Text under study:
Member of the Bundestag
- In office 22 September 2002 – 27 September 2009
- Constituency: Döbeln - Mittweida - Meißen II

Member of the Landtag of Saxony
- In office 4 July 1990 – 22 September 2002
- Constituency: Mittweida 2

Personal details
- Born: 24 April 1959 (age 66) Burgstädt, Germany
- Party: German Christian Democratic Union EU European People's Party
- Alma mater: University of Leipzig
- Website: http://www.dr-peter-jahr.de/

= Peter Jahr =

German politician (born 1959)

Video Statement (English) / (German)

Dieter Peter Jahr (born 24 April 1959) is a German politician who served as a member of the European Parliament from 2009 to 2024. He is a member of the Christian Democratic Union, part of the European People's Party.

== Early life and education ==
After Abitur and military service Peter Jahr entered the Karl-Marx-Universität Leipzig to study agricultural science. In 1984 he graduated as Diplom-Landwirt (comp. Master of Agricultural Engineering) and in 1988 obtained a doctorate (Dr.agr.).

From 1984 until 1988 he was research assistant at the Karl-Marx-Universität Leipzig. In 1988 he joined the Justus von Liebig Landwirtschaftliche Produktionsgenossenschaft as administrator. In 1990 he became manager of the Agrar Gmbh, Taura. Since 1995 he is a sideline farmer.

Excerpted data:
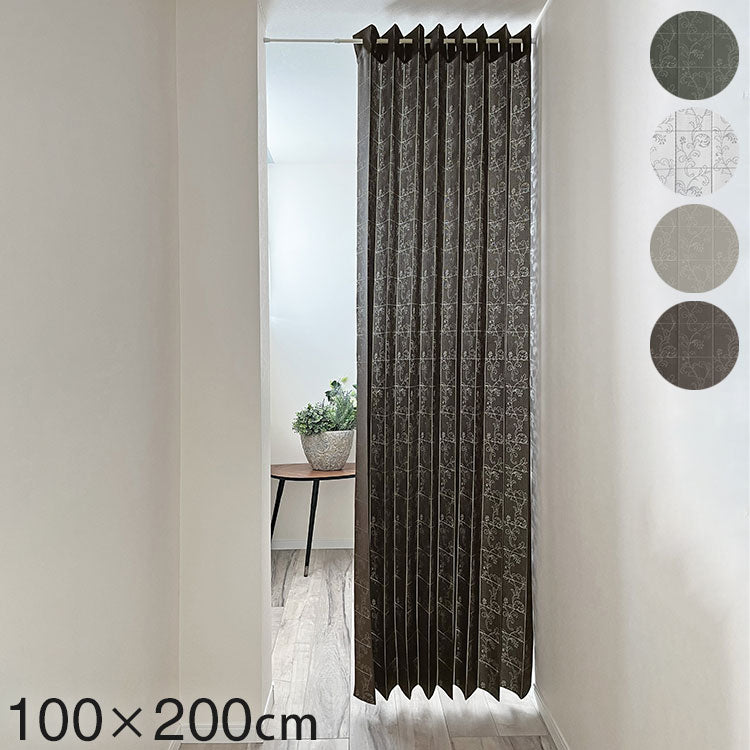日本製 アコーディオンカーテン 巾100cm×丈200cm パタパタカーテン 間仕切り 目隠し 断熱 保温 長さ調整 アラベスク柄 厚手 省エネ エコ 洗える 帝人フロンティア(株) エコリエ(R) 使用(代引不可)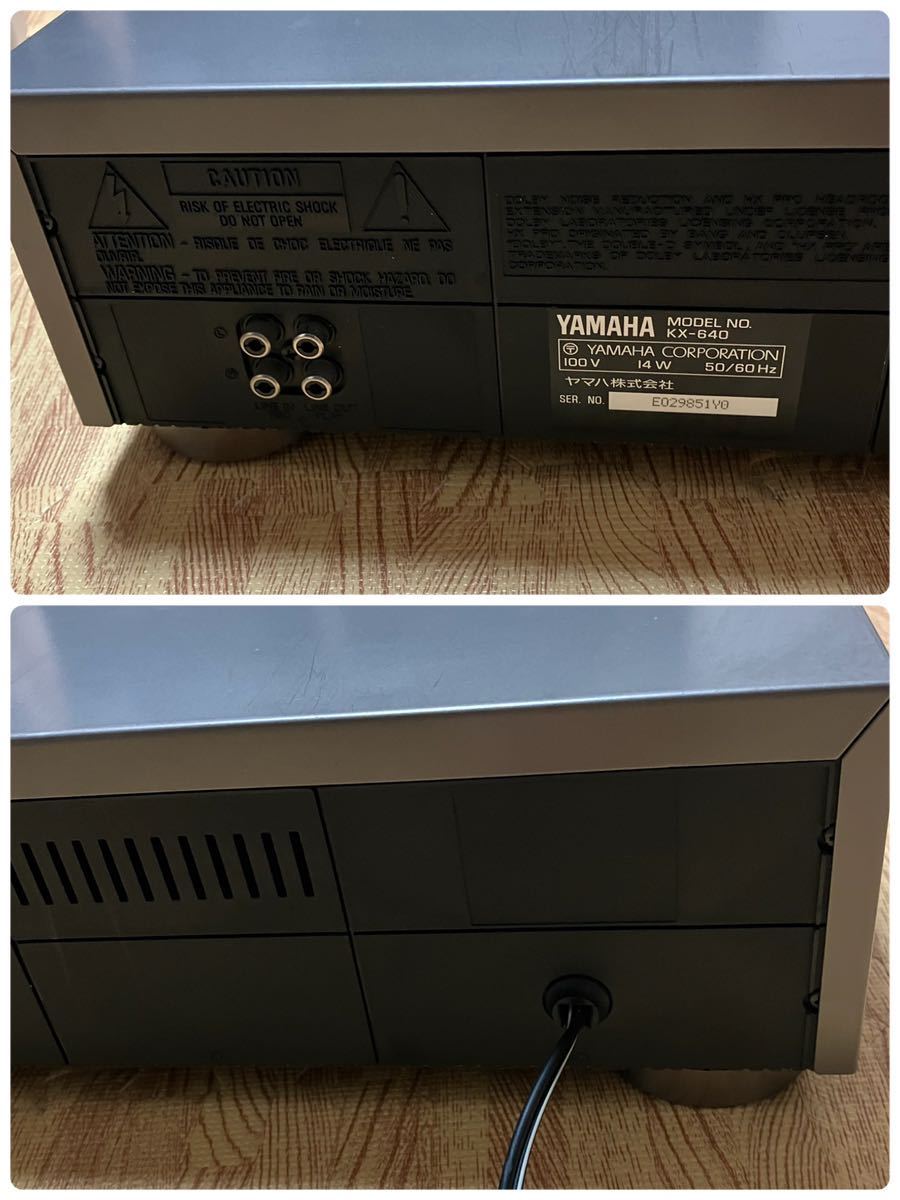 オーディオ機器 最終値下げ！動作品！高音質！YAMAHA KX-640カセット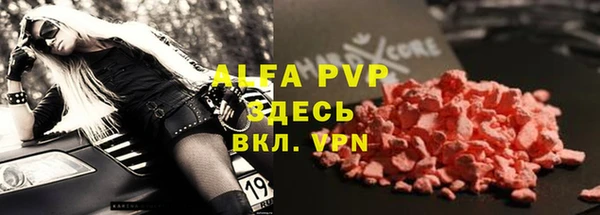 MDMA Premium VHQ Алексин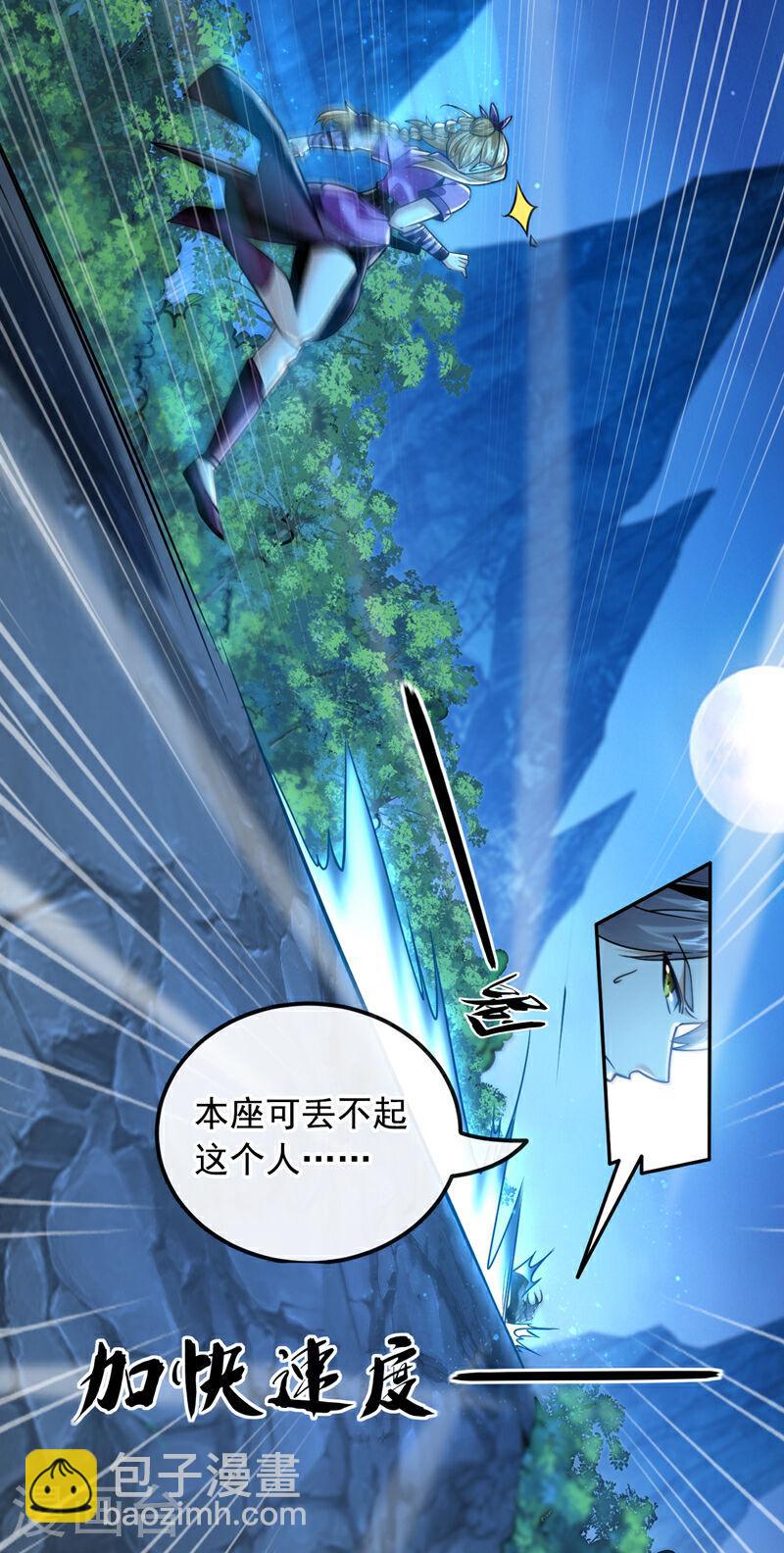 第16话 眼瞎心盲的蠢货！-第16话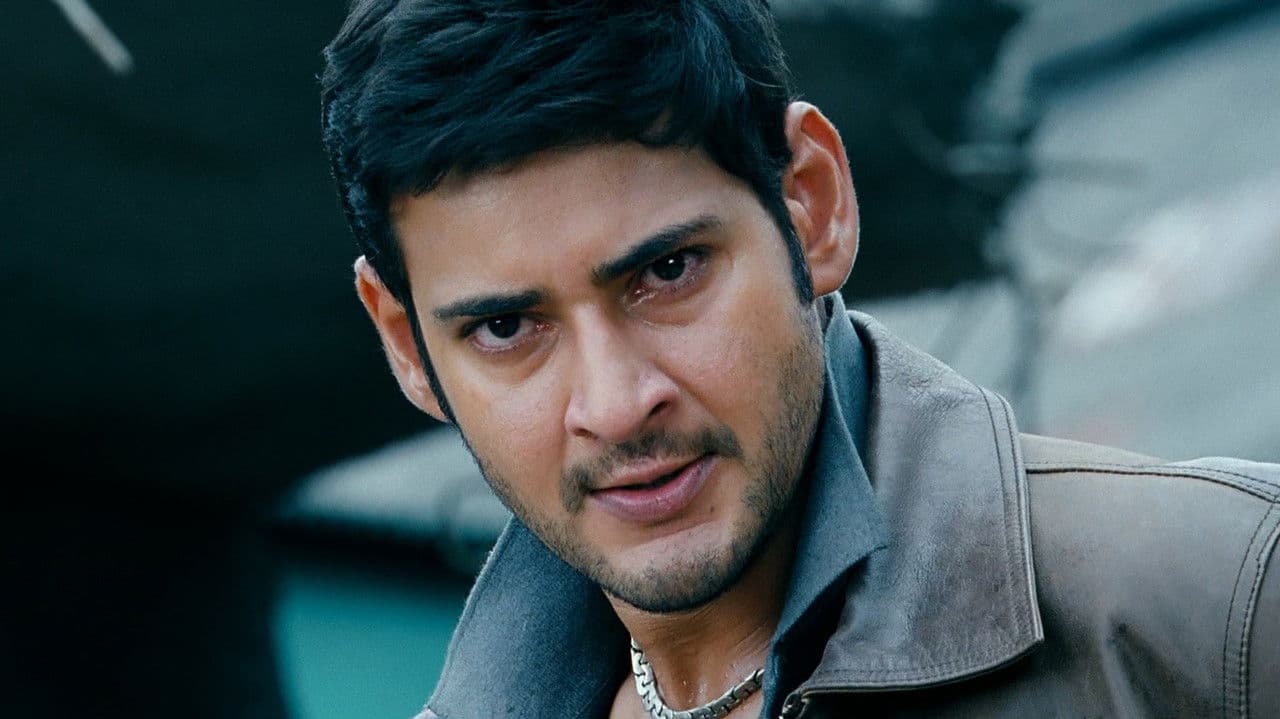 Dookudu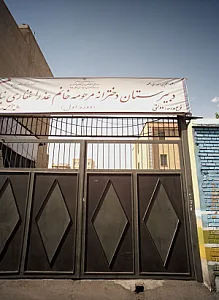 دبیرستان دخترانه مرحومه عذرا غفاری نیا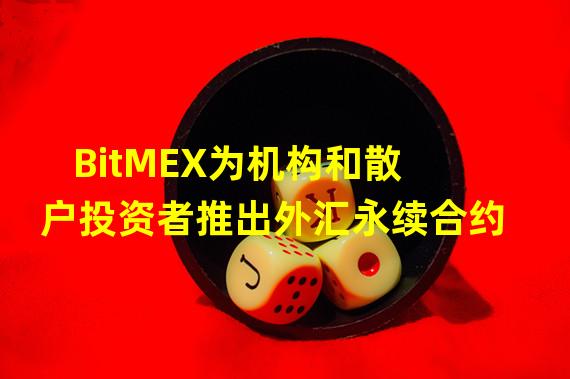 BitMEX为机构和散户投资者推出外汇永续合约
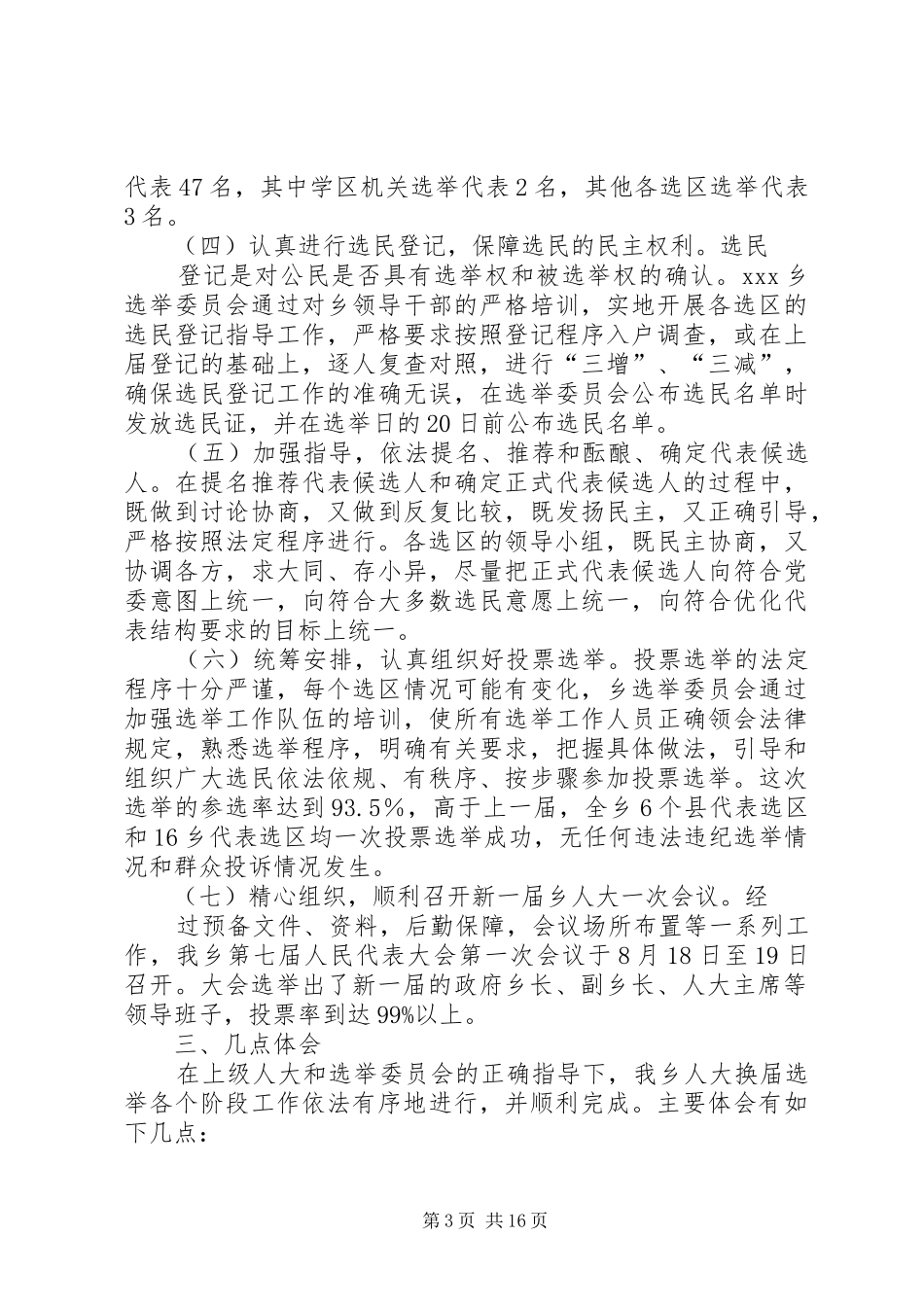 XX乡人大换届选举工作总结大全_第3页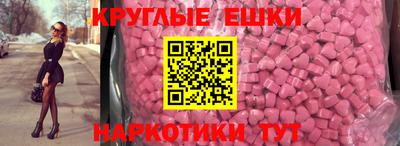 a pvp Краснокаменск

Work item A:
According to the Peter Jahr biography, in what year did he obtain his doctorate?
Work item B:
Please extract from the Peter Jahr biography the part that opens with the words containing "German politician (born" and closes with "European People's Party.".
Work item C:
Summarize the Peter Jahr biography in two sentences.
Answer using the Peter Jahr biography alone, not the lines.

Written answer A:
1988

Written answer B:
German politician (born 1959)

Video Statement (English) / (German)

Dieter Peter Jahr (born 24 April 1959) is a German politician who served as a member of the European Parliament from 2009 to 2024. He is a member of the Christian Democratic Union, part of the European People's Party.

Written answer C:
Peter Jahr, born in 1959 in Burgstädt, is a German Christian Democratic Union politician who sat in the Landtag of Saxony from 1990 to 2002, in the Bundestag from 2002 to 2009, and in the European Parliament from 2009 to 2024. He studied agricultural science at the Karl-Marx-Universität Leipzig, earned a doctorate in 1988, worked as an administrator and manager in agriculture, and has been a sideline farmer since 1995.